The biggest issue is the growing concern in France that the highly selective grandes écoles system discriminates against students from poorer backgrounds, because of its exclusive entry procedures and high fees.
But the business schools speak with one voice when they say that the real problem occurs much earlier in the education system. As François Bonvalet, dean of Reims Management School, puts it: “We cannot be held responsible for something that happens 5-8 years before our selection process begins. We have to address the economic problem: that is the key. If we can’t address this, then all the rest is window dressing.”
But the French schools, and others that are essentially undergraduate business schools, will face a bigger problem as MiMs take root in graduate business schools. At schools such as LBS and Duke (graduate business schools), those who teach the programme are used to teaching executives and MBA participants, not undergraduate students.
“The level of sophistication in the teaching at a graduate business school is way higher,” says Sheppard. A sobering thought for many business schools in this year’s FT ranking.
What is the value of the masters in management degree, both to students and business schools?
President, Thunderbird School of Global Management, US
“It is clear that there is great demand from companies for entry- and mid-level managers with solid business skills. The Thunderbird masters in management degree provides aspiring young professionals – who may not have significant work experience – the opportunity to launch their careers and to compete successfully in a rapidly changing and competitive marketplace.”
Dean, Queen’s School of Business, Canada
“The biggest bonus, our graduates tell us, is that the degree opens the doors to international career opportunities. Our degree, the Queen’s Master of Management: Global Management, includes double degree and student exchange options, so that Queen’s students benefit from the combined resources of two institutions – from alumni networks to career services.”

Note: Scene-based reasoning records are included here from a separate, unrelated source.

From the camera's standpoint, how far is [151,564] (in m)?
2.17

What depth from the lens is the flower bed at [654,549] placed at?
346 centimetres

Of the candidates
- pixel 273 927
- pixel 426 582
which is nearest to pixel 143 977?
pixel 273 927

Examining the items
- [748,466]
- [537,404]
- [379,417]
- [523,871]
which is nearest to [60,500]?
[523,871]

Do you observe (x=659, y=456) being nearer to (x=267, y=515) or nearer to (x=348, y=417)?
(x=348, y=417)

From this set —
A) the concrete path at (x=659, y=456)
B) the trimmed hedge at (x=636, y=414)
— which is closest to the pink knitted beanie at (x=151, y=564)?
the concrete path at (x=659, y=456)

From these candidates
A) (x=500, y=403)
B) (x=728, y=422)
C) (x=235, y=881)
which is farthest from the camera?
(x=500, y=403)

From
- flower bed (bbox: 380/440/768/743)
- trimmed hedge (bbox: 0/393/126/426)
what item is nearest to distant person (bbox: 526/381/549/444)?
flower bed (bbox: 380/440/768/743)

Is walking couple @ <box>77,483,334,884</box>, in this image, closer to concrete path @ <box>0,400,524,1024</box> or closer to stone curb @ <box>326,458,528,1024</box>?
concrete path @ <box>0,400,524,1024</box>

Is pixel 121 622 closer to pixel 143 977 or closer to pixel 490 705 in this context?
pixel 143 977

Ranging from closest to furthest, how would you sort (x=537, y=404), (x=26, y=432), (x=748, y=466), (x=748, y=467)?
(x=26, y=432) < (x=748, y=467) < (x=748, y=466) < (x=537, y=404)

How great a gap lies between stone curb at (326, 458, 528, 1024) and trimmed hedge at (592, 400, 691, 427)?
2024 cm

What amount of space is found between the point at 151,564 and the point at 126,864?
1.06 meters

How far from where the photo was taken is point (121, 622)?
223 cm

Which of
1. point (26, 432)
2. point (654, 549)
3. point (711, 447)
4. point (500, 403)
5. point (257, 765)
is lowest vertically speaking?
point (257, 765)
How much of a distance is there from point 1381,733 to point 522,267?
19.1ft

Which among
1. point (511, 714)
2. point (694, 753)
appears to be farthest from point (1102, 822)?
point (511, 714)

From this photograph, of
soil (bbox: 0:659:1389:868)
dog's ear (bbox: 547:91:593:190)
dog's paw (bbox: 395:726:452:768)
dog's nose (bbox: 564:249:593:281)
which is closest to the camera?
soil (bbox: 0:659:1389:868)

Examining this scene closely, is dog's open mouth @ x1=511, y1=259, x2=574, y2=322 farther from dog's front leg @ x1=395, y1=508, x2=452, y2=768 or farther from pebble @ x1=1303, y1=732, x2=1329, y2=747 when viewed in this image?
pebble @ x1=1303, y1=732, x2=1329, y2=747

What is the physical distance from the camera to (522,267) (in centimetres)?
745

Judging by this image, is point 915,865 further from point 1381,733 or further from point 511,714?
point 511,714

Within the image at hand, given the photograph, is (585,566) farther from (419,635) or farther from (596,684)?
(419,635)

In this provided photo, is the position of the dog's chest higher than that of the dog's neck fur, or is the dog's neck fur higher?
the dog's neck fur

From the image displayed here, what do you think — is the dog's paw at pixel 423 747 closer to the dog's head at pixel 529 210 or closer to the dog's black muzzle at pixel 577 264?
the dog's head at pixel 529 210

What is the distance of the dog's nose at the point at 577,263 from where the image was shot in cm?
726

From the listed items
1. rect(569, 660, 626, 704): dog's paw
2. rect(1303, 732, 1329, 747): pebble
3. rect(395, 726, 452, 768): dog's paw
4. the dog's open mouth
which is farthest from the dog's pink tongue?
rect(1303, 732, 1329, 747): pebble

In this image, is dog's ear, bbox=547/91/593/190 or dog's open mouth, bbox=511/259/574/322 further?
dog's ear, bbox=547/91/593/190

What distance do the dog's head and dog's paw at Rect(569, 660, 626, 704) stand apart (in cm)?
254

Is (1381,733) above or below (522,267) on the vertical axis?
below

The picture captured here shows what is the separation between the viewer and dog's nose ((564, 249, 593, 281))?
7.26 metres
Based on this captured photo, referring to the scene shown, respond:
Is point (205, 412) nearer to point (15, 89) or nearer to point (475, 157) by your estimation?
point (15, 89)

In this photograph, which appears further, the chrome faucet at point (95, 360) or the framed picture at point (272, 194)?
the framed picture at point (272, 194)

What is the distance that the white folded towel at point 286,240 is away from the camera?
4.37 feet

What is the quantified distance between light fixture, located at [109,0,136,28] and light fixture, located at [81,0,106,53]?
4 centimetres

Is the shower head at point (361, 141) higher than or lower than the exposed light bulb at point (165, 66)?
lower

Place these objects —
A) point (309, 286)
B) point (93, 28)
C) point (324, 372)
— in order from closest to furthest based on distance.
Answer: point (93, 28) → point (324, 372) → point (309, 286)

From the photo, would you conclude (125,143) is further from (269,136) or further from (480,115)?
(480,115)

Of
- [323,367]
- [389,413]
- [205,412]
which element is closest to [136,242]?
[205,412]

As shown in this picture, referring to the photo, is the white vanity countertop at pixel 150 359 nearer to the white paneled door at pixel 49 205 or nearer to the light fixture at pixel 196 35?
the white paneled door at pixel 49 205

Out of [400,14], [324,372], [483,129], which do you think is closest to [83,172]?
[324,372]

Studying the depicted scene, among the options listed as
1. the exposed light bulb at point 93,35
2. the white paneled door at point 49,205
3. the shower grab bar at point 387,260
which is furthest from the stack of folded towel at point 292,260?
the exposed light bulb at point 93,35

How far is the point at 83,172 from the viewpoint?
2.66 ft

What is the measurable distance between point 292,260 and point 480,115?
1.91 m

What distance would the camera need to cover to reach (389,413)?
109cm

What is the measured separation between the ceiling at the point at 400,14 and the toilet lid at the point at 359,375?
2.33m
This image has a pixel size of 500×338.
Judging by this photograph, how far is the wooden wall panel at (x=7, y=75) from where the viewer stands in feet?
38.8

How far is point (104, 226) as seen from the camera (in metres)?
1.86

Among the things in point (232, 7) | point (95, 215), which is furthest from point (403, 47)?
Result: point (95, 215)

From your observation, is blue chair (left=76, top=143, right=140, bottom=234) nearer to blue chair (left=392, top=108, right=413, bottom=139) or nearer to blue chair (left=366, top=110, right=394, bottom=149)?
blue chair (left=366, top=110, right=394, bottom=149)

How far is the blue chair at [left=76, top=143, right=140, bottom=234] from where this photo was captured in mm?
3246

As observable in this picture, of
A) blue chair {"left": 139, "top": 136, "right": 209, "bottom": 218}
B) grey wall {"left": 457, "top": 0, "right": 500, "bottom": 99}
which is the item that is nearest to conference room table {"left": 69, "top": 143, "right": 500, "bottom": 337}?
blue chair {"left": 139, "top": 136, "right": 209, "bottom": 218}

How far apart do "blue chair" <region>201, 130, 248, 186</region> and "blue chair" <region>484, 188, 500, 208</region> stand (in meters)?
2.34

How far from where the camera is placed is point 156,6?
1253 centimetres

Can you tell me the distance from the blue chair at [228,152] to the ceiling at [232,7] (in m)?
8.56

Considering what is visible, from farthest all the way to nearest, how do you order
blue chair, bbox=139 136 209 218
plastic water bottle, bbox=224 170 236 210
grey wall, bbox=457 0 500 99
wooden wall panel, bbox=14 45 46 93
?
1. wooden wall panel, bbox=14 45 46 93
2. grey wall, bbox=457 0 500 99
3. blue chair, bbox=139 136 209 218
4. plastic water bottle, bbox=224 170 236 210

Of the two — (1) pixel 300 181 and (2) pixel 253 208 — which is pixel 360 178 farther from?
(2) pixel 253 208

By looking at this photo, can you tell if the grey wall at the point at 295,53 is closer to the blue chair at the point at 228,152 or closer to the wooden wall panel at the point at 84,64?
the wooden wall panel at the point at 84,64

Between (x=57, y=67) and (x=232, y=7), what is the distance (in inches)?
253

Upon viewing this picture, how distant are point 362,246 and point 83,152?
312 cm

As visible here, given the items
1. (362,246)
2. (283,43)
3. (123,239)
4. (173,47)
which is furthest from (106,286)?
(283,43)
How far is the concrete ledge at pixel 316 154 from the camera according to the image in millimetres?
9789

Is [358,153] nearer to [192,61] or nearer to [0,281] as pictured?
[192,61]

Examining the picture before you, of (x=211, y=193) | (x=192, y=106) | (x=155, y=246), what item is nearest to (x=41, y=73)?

Dean, St Petersburg State University, Graduate School of Management (GSOM), Russia
“The introduction of the masters in management degree here at GSOM indicates the successful transition of Russian university education to the European Bologna process. For us, this is the key driver of GSOM’s systemic interna-tionalisation in terms of student and faculty exchanges, joint modules and research projects.”
Dean, School of Management, Fudan University, China
“Masters in management degrees are growing in popularity in China. Positioned as top-notch programmes for developing leaders for both the Chinese and the global economy, our masters programmes incubate highly selected under-graduates with cutting-edge knowledge, professional skills and international perspectives, who are capable of serving not only multinationals but also local giants.”
Dean, faculty of economics and business, University of Sydney
“Our master in management programme not only equips aspiring young managers with advanced knowledge in business-related disciplines, but also exposes them to demanding experiential learning that develops skills that are essential for the next generation of leaders: the ability to apply theory to practice; to think creatively, critically and analytically; to participate constructively in high-performing teams; to communicate effectively at all levels; and to understand the dynamics of global commerce and enterprise.”